In the bottom right corner we have a CBAT_SW button, which is a quick battery disable switch, doubling as a reset for the BIOS chips. This is near the front panel header and a USB 3.0 header, the latter using ports from the PCH. GIGABYTE also includes a USB 2.0 header, a COM port header and front panel audio headers along the bottom row.
The PCIe layout, as mentioned in the Overview, is aimed many different usage scenarios. Considering only graphics, the PCIe 3.0 x8/x4/x4 layout from the CPU is paired with a PCIe 2.0 x4 port from the PCH leading to two-way NVIDIA users or four-way AMD users (NVIDIA has an x8 requirement, regardless of PCIe 2.0 or PCIe 3.0 which is odd). Using that final PCIe 2.0 x4 disables the PCIe 2.0 x1 port nearer the top, meaning that users who want to plug in other PCIe devices should take note.
The rear panel is a little different to most of the other 9-series motherboards that we have tested or will test. I point directly at the combination PS/2 port, which we find to the right of center, rather than at the far left in normal orientations. GIGABYTE now puts a flat four USB 2.0 ports at the top, which I prefer. It does seem odd that GIGABYTE included all four video outputs on the SOC Force, given its orientation towards discrete GPU usage, although I imagine this is more to include as many different usage scenarios as possible. The four USB 3.0 ports are all from the chipset, and the NIC is the Atheros Killer E2201 which comes with network prioritization software. The Realtek ALC1150 audio jacks finish the lineup.
|GIGABYTE Z97X-SOC Force
Four DDR3 DIMM slots supporting up to 32 GB
Up to Dual Channel, 1333-3300 MHz
VGA (1200p at 60Hz)
DVI-D (1200p at 60Hz)
HDMI (2160p at 24 Hz or 1600p at 60 Hz)
DisplayPort (4096x2160 at 24 Hz or 2160p at 60 Hz)
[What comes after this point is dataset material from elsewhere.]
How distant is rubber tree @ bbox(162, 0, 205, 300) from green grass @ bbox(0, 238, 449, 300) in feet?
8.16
|Qualcomm Atheros Killer E2201
3 x PCIe 3.0 (x16, x8/x8 or x8/x4/x4)
1 x PCIe 2.0 x4 (shares bandwidth with PCIEX1)
1 x PCIe 2.0 x1
2 x PCI
6 x SATA 6 Gbps (PCH), RAID 0,1,5,10
1 x SATAe (PCH, shares with SATA3_4/5)
|6 x USB 3.0 (PCH) [4 back panel, one header]
6 x SATA 6 Gbps
1 x SATAe
8 x Fan Headers
1 x USB 3.0 Header
1 x USB 2.0 Header
2 x USB 2.0 Ports
1 x COM Header
Clear CMOS Butoon
Voltage Measurement Points
OC Touch Buttons
Front Audio Header
Front Panel Header
1 x 24-pin ATX
1 x 8-pin ATX
1 x 4-pin ATX
1 x 6-pin VGA
2 x CPU (4-pin)
6 x SYS (4 x 4-pin, 2 x 2-pin)
4 x USB 2.0
4 x USB 3.0
Combination PS/2 Port
Atheros Killer NIC
Normally a $210 motherboard would command a lot of extras in the way of basic functionality – more SATA or more USB 3.0 ports for example. GIGABYTE has done away with these and focused more on the overclock functions, the increased power delivery, the included OC Brace, and four-way GPU implementations without a PLX 8747 chip (which would have raised the price north of $280). Upgraded over the basic is that Killer network chip, which is a contentious upgrade over the Intel I218-V NIC depending on your usage scenario, but helps position the motherboard further towards the side of gamers.